Second, because the above measure only partially takes into account the different levels of occupancy on each bound region, we sought a measure that better captures this information. Scatter plots show that while ChIP/chip scores from experiments using antibodies to distinct portions of the same factor are highly correlated, pair-wise comparisons between factors reveal marked differences in scores, suggesting that correlation coefficients calculated in this way would be a useful measure of binding specificity (Figure 14). Therefore, we computed Pearson correlation coefficients for all pair-wise comparisons between factors for the most highly bound 300 regions and separately for the next most highly bound 300 regions (Figure 13c, d). Visual inspection shows that A-P early and D-V regulators generally show higher similarity in binding with members of their own regulatory class than they do with other factors. Similarly, the highest correlations for the A-P pair rule factors FTZ, HRY, RUN and SLP1 are with other pair rule proteins, though in this case preferences are shared with specific proteins rather than class-wide. Bonferroni corrected Mann Whitney tests indicate that correlation coefficients generally show more significant distinctions in binding preferences between the three regulatory classes than the z score measure, both taken collectively (A-P early P < 10-15, A-P pair rule P = 1 × 10-6, D-V P = 1 × 10-9), and on a per factor basis (Additional data file 13). They even detect moderate discrimination between the classes in the 301 to 600 cohort (A-P early P = 1 × 10-3, A-P pair rule P = 1 × 10-3, D-V P = 2 × 10-2).

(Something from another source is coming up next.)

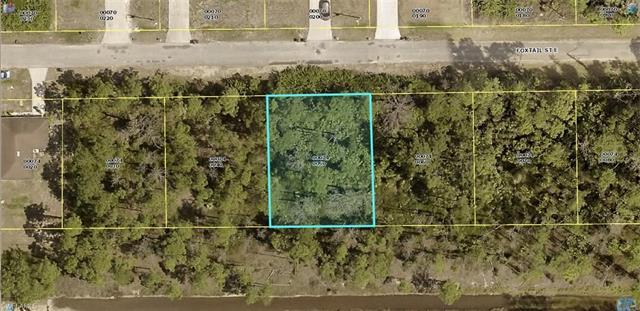 714 Foxtail St E, Lehigh Acres, FL 33974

Thus, across a broad array of mostly uncharacterized genomic regions the levels of binding of transcription factors correlate with the expectation that factors with more similar functions show more similar binding specificity. Consistent with our previous observation that highly bound regions appear more functionally significant, the distinctions in binding preferences between regulatory classes is larger on the most highly bound regions. Just as on the known CRMs, however, the distinctions between the different classes are relatively modest, suggesting that the regulatory specificity of transcription factors in general may be fuzzier than widely realized and perhaps also suggesting a role for post-DNA-binding events to increase the distinctions between factors.
All of the preceding analyses consider binding to short genomic regions. The target genes of blastoderm factors, however, are often found associated with several such regions (for example, Figure 10). Thus, while the above analyses establish that regulators show quantitative preferences for binding to individual genomic regions, they do not establish if they exhibit preferences for different genes.
To determine whether these factors are targeting distinct sets of genes, for each bound region we identified the Gene Ontology (GO) term associated with the gene whose transcription start site is closest to the peak of binding. The enrichment of the GO terms associated with the 300 most highly bound peaks and the next most highly bound cohorts of peaks were then plotted as heat maps (Figure 15a, b). This shows that there are clear differences between factors as to which GO terms are associated with their top 300 peaks. In addition, there is a broad within regulatory class preference for which types of gene transcription factors bind to most strongly. More fine-grained similarities between subsets of factors within the major regulatory classes are also apparent. Thus, the quantitative preferences apparent at the level of individual bound regions must extend to some degree to the level of the clusters of regions associated with each gene and with different gene types.
The GO terms associated with the 301 to 600 ranked peaks show much less difference between each factor and regulatory class, consistent again with these less highly bound regions playing a lesser role in determining biological specificity and function.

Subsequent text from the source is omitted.